Şaşırtan deney: Zamanın yüzde 9 yavaş aktığı mekan belirlendi


Çoğu insan spor salonlarında zamanın daha yavaş aktığını hissediyor. Bilim insanları bu hissiyatın gizemini araştırdı.
Üstelik yeni çalışmaya göre bunun sebebi antrenmanın sıkıcı olması değil.
Araştırma, egzersiz sırasında insanların zamanı olduğundan daha uzun algıladığını gösteriyor.
“ZAMAN GEÇMİYOR”
Deneyde katılımcılara sabit bisiklet üzerinde egzersiz yaptırıldı ve ardından 30 saniyelik süreleri tahmin etmeleri istendi. Sonuçlar, katılımcıların süreyi ortalama yüzde 8 ila 9 daha kısa tahmin ettiklerini gösterdi. Bu da onların gözünde zamanın yavaş aktığı anlamına geliyor.
Araştırmanın asıl amacı sadece “zaman geçmiyor” şakasını doğrulamak değil; egzersiz sırasında beynin ve vücudun zamanı nasıl algıladığını anlamaktı. Çünkü egzersiz anında vücutta çok sayıda fizyolojik ve psikolojik değişim meydana geliyor.
33 katılımcıyla yapılan çalışmada, herkes 4000 metrelik bir sabit bisiklet parkurunu üç farklı şekilde tamamladı:
– Tek başına (deneme sürüşü gibi),
– Sanal bir rakibe karşı (oyunlardaki “hayalet rakip” benzeri),
– Gerçek rekabet ortamında (rakibi yenmeye çalışarak).
Katılımcılardan egzersiz öncesi, 500 metre, bin 500 metre, 2 bin 500 metre ve egzersiz sonrası olmak üzere beş farklı noktada 30 saniyelik süreleri tahmin etmeleri istendi.
Sonuçlar ilginçti: Zaman algısı yarışın türüne veya fiziksel efora göre değişmedi. Yani bir rakiple yarışmak, zamanı daha hızlı akıyor gibi hissettirmedi. Katılımcılar ne kadar çok efor sarf etse de zaman aynı “yavaşlıkta” geçti.
SPOR PSİKOLOJİSİ
Araştırmacılar, küçük bir örneklemle (33 kişi) yapılmış olsa da bu bulguların “egzersiz sırasında zaman algısı” üzerine yapılmış önceki çalışmalardan farklı olduğunu belirtiyor. Çalışma, hakemli bilim dergisi Brain and Behavior’da yayımlandı.

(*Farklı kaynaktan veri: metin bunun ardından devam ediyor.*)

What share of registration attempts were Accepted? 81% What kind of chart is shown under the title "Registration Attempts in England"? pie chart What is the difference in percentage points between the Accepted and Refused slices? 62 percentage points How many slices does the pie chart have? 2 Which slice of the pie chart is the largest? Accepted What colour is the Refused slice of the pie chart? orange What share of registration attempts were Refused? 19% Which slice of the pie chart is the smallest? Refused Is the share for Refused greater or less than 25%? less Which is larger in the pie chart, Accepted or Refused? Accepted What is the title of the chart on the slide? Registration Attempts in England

Araştırmacılar, bulguların özellikle spor psikolojisi açısından önemli olduğunu söylüyor. Çünkü zamanın algılanış biçimi, hem dikkat hem de motivasyon üzerinde etkili. Eğer sporcular için rekabet bile zamanı hızlandıramıyorsa, dikkatlerini sürdürmek için farklı stratejiler geliştirmeleri gerekebilir.
Uzmanlara göre bu durum, elit sporcuların antrenman planlamasında da kritik bir unsur. Örneğin Michael Phelps gibi isimler, yarışlarını zihinsel olarak prova ederken zamanlamalarını kas hafızasına oturtmaya çalışıyor. Milisaniyelik farkların belirleyici olduğu yarışlarda, bir dönüşü birkaç saniye erken yapmak rekoru kaçırmak anlamına gelebiliyor.

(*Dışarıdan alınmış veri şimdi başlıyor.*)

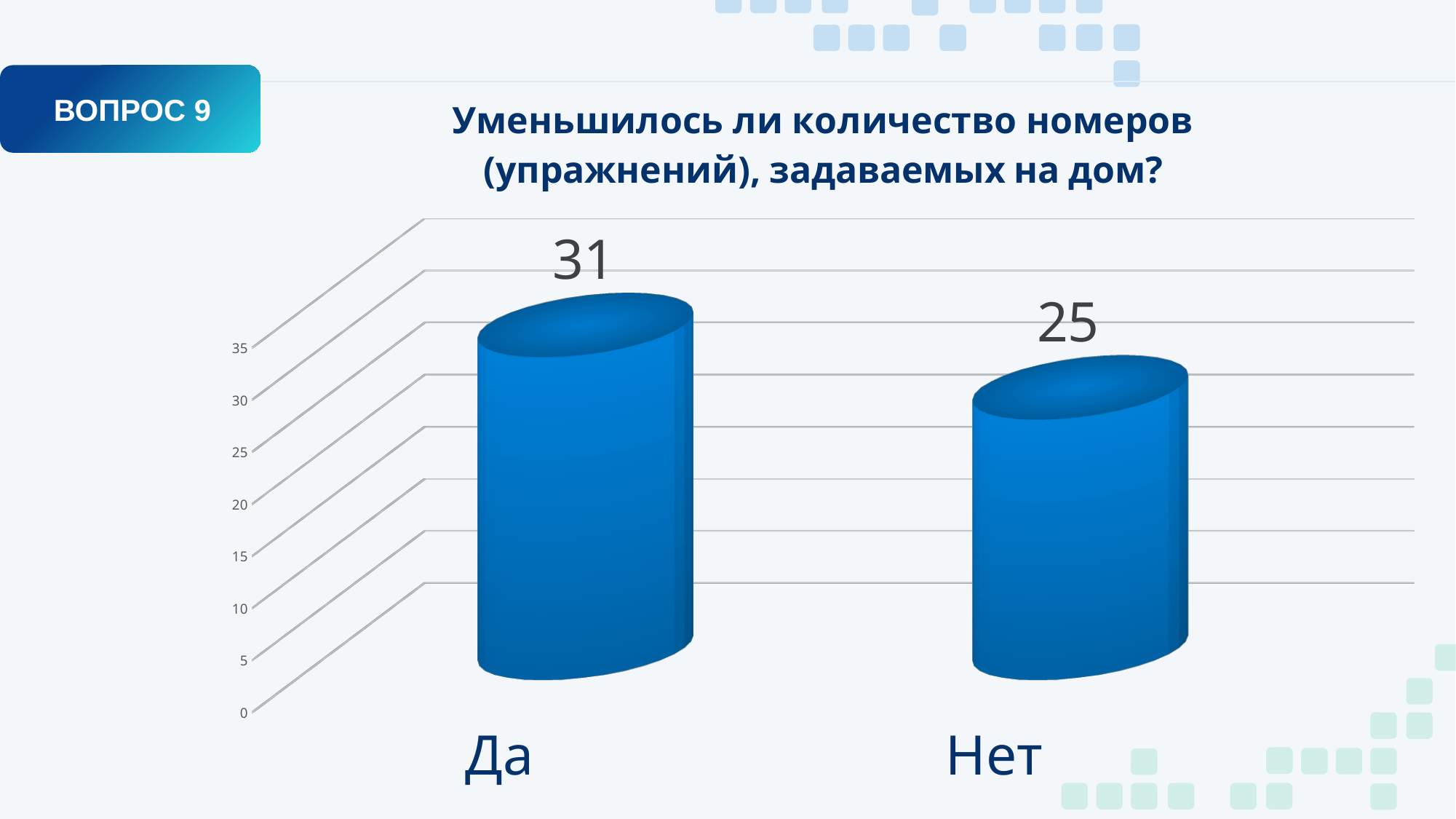
Is the value for "Да" greater or less than 30? greater Is the value for "Нет" greater or less than 30? less What is the total of the values for "Да" and "Нет"? 56 Which category has the lowest value? Нет What is the value for "Нет"? 25 Which is larger, the value for "Да" or the value for "Нет"? Да What is the difference between the values for "Да" and "Нет"? 6 How many categories are shown in the chart? 2 What is the title of the chart? Уменьшилось ли количество номеров (упражнений), задаваемых на дом? Which category has the highest value? Да What kind of chart is shown on the slide? bar chart What is the value for "Да"? 31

Bilim insanları araştırmayı şu cümleyle özetliyor:
“Egzersiz sırasında dış uyaranların, yoğunluğun ve sürenin zaman algısındaki rolünü anlamak için daha fazla çalışma yapılmalı. Çünkü tüm bu faktörler, fiziksel aktivitelerde doğru zamanlama ve performans için belirleyici.”